What is a Cash Commodity?

Malcolm Tatum

Different from a futures commodity, a cash commodity is a physical asset that is being purchased or sold, with payment rendered immediately. Ownership of a cash commodity is transferred upon receipt of the payment. In some markets, a cash commodity is referred to as actuals.

Corn is a cash commodity.
Corn is a cash commodity.

The underlying premise of the cash commodity is not the same as a futures commodity. With futures, the goods or securities are purchased or sold with the stipulation of future delivery. This usually works out fine for the buyer and seller, as the seller does recognize immediate benefit from the sale, and the buyer is free to put the security or asset up for immediate sale without having to wait for actual possession to take place. Often, investors engage in the execution of a futures contract with the intent of making a quick profit from turning over the asset.

With a cash commodity, there is no deferred period before delivery of the good or security. Possession is often held for a period of time before another sale is engaged. In fact, some types of cash commodities are intended for long term ownership. Precious metals such as gold or silver are examples of a cash commodity that the investor is likely to retain for an extended period of time.

In other cases, the cash commodity may be sold in the short term, depending on market conditions. This is particularly true with any cash commodity that may have a relatively short shelf life. Products such as soybeans or corn are examples of a cash commodity that is acquired and then sold to an appropriate investor within a short period of time.

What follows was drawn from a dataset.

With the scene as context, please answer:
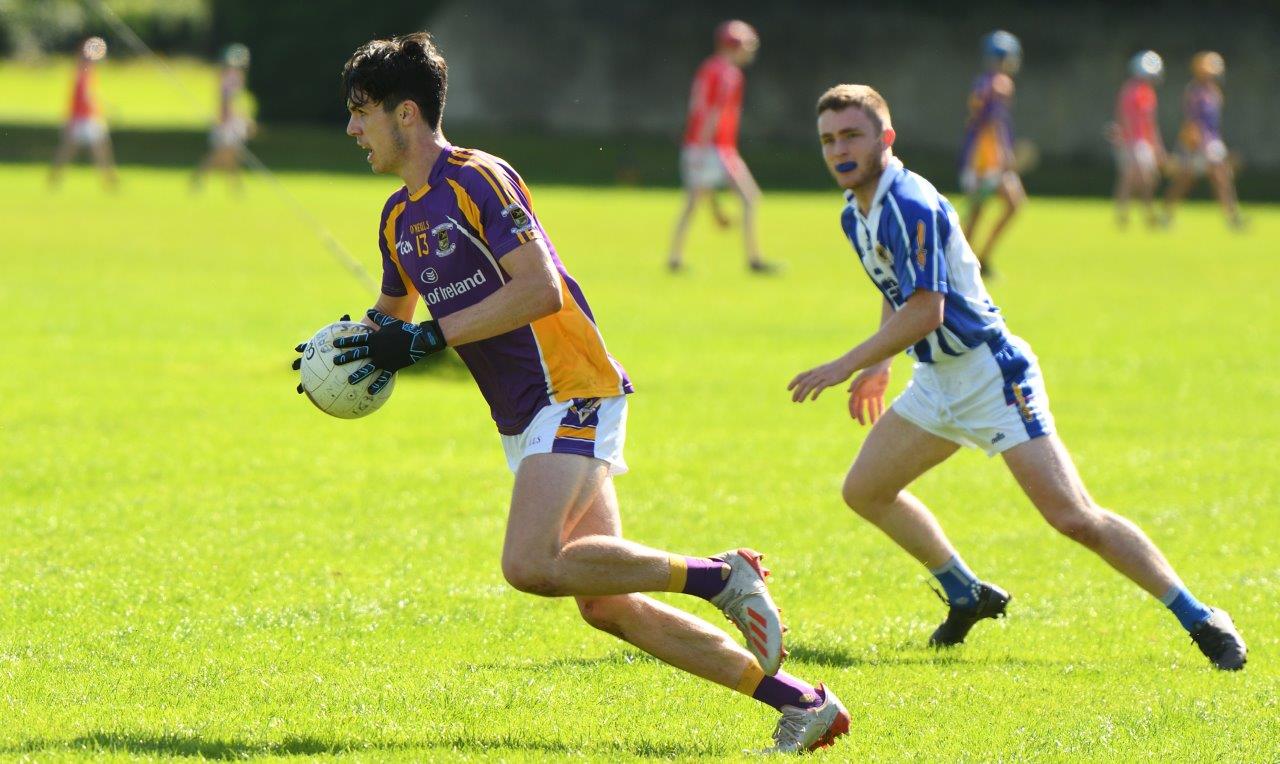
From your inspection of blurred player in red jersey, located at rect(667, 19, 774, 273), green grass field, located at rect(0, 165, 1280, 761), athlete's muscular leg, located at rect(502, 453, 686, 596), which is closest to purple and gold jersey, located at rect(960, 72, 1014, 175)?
green grass field, located at rect(0, 165, 1280, 761)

As with any type of investment opportunity, dealing with a cash commodity requires careful investigation about the chances for realizing a profit from the venture. When selling a cash commodity, the goal is to hold onto the commodity until market conditions are right for selling at a good price. For buyers, the idea is to acquire the cash commodity at a price that is competitive and will ultimately increase enough in value to make the resale worth the time and effort involved with making the original purchase.